First and foremost, this play belongs to Mary Lynn Owen, whose Dr. Bearing is a compelling composition of strict teacher, amused observer, "unreliable narrator," and obsessed academic.  She nimbly segues from scene to narration to flashback to lecturer, every word crystal clear, every emotion vibrant with complexity, every humiliation grimly borne, every agony indelibly sketched in blood and morphine.  I know it's only January, but I can't imagine any 2016-performance-to-be matching hers in ambition, in effect, in achievement.  To quote Aurora's Producing Artistic Director, she is a "Force of Nature."   


– Brad Rudy, Atlanta Theatre Buzz



Her performance is a work of art.   


– Margaret Edson, Playwright, Wit

Crossing Delancey 

The actress delivers a scene-stealing turn as the ebullient Bubbie.  In her brightest moment here, simply watching Owen unwrap a package is “pure gold,” indeed.   


– Bert Osborne, Atlanta Journal-Constitution



Owen’s timing is precise, and she nails every scene. She’s wise and caring but also smarter than she lets on. The actress’s ability to submerge into a character is very much on display here. 


– Jim Farmer, ArtsATL



Bubbie is here played splendidly by Atlanta actor Mary Lynn Owen…a comic delight.

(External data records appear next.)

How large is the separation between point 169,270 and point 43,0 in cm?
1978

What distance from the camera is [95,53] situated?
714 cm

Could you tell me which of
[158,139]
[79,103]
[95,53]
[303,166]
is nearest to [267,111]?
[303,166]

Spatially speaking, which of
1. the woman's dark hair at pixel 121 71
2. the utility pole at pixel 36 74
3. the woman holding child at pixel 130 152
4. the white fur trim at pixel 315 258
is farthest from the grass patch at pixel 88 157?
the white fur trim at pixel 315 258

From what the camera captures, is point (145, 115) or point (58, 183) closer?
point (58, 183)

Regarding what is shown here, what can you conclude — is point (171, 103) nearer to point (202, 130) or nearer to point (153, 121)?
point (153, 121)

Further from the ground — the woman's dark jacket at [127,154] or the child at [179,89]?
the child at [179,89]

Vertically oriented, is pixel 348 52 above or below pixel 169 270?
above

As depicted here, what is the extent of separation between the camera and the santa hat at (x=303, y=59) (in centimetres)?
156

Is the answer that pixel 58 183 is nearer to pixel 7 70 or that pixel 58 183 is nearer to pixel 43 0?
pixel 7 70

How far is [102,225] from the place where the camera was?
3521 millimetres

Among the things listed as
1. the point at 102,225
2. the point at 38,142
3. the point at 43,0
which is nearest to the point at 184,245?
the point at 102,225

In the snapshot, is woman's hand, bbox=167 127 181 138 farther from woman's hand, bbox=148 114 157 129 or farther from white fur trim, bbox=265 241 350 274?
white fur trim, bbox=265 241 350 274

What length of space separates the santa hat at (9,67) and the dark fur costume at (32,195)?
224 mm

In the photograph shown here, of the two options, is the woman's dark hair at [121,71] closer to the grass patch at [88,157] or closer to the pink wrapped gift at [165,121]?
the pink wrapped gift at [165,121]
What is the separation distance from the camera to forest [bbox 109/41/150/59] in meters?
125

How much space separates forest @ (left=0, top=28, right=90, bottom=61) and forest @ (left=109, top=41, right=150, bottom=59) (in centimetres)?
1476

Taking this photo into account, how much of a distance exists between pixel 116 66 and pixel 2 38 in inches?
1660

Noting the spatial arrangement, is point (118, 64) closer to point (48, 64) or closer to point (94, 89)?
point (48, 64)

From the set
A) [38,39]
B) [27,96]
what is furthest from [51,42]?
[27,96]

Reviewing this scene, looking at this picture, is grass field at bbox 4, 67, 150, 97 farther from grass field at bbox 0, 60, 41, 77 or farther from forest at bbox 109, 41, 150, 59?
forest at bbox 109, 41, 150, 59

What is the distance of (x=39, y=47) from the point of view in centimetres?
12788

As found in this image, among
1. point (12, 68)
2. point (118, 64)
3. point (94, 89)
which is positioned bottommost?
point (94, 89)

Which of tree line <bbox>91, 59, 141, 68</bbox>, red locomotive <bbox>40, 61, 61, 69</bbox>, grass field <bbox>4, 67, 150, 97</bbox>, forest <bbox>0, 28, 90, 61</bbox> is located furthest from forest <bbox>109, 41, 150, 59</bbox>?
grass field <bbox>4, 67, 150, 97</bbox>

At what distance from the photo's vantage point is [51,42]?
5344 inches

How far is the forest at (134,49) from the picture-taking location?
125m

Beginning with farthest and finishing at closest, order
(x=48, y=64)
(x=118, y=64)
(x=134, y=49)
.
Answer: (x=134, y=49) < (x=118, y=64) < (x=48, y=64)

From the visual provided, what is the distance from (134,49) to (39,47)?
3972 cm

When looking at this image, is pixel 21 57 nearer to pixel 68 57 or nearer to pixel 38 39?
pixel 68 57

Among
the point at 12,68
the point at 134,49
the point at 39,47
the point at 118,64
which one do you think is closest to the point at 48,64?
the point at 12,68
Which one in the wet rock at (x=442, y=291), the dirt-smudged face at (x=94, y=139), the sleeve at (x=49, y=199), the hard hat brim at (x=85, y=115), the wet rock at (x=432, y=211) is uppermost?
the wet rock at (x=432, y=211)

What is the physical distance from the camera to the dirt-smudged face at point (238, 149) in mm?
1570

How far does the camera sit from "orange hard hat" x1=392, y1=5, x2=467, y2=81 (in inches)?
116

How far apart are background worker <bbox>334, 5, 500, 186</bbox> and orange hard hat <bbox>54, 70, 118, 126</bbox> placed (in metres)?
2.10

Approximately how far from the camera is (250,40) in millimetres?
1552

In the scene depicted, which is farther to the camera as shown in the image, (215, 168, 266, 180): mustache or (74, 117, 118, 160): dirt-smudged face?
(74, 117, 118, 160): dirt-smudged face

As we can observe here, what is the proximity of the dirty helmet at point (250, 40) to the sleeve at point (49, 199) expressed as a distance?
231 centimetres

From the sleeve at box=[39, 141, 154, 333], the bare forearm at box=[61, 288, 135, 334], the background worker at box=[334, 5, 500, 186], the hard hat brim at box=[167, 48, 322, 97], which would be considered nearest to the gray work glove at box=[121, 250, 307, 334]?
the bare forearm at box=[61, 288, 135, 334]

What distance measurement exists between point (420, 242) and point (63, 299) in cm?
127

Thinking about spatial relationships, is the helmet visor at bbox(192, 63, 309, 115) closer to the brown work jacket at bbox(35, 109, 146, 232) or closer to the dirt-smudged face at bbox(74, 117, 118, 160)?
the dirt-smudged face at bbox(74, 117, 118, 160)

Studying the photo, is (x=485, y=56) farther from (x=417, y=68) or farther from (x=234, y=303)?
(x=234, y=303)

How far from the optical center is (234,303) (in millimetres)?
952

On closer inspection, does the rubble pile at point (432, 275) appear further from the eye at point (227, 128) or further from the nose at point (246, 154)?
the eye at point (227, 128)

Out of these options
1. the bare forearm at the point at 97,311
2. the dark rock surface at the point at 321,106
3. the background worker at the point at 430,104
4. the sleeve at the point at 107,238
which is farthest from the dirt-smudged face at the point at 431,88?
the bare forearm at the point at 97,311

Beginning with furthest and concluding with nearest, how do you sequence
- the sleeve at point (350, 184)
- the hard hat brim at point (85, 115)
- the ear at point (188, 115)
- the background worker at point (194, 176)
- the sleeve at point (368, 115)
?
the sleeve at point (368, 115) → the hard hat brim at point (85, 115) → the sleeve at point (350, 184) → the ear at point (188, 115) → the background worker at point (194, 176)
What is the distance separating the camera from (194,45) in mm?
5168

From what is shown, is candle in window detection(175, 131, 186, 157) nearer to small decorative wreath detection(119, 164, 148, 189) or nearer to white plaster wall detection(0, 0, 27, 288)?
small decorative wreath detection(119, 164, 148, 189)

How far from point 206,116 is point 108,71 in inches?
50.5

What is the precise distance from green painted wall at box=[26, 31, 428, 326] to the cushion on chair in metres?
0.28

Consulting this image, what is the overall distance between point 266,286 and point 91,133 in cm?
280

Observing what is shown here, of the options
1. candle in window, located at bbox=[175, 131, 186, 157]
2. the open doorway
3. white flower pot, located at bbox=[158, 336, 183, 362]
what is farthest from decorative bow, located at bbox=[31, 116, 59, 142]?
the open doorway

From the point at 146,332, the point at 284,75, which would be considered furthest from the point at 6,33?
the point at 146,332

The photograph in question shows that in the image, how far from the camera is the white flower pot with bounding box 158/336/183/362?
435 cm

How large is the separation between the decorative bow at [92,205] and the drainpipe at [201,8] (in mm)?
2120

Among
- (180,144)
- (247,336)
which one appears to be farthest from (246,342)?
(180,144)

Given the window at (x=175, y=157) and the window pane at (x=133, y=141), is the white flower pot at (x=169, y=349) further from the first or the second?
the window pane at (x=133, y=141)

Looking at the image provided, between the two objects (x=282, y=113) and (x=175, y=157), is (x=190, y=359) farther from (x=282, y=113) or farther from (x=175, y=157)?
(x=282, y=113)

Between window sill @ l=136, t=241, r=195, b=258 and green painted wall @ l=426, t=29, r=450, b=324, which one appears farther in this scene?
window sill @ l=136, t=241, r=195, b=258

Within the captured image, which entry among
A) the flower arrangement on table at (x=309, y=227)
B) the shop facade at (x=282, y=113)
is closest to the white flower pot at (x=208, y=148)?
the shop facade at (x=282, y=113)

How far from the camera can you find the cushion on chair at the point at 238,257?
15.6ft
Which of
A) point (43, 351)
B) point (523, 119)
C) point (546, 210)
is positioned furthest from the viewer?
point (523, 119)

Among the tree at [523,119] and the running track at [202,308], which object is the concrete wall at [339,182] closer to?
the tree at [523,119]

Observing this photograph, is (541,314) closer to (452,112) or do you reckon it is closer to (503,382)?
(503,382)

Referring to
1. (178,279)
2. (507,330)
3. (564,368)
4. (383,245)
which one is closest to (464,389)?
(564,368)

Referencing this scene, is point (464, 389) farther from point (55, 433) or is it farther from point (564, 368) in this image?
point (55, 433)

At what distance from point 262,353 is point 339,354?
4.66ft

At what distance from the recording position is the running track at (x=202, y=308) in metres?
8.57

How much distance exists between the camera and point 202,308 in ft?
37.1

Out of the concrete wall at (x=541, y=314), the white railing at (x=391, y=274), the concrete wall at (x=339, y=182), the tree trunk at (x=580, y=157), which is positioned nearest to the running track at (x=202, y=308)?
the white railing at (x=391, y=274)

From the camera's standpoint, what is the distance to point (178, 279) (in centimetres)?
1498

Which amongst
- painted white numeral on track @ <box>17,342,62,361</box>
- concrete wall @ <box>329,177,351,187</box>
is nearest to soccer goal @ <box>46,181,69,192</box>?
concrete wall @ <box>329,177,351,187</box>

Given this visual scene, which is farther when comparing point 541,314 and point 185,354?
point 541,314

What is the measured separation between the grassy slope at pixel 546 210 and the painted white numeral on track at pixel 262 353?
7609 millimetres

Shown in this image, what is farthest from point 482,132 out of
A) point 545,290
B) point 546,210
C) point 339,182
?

– Manning Harris, Atlanta Intown Paper

The Glass MenageriE 

Owen inhabits it all like a second skin… Her voice changes into a syrupy Southern drawl; her giggles become awkwardly nervous paroxysms, desperate and pathetic. Owen isn’t just another dependable Atlanta trouper. She’s the crème de la crème, a superb comedian with a very poignant edge. If this isn’t a performance of a lifetime, I don’t know what is.


– Wendell Brock, Atlanta Journal-Constitution

Six Degrees of Separation 

I would like to add my voice in praising the elegance, grace, and subtlety of Mary Lynn Owen’s performance as Ouisa. She is perfectly cast, and hers is certainly the most accomplished performance I’ve seen so far in 2014.  Actor’s Express is once again setting the bar high for Atlanta theatregoers; bravo to them–and especially to Ms. Owen.         


– Manning Harris, Atlanta Intown Paper

4,000 Miles 

Mary Lynn Owen is not good at playing Vera. She is stupendous in the role of the 91 year old Vera.  


– Atlanta Cultural Arts Reviews


Supremely nuanced performance from Mary Lynn Owen… she fully inhabits this role, both in comedic bits about her dentures or hearing aid and in lovely moments addressing her faltering mental faculties or her regrets in life.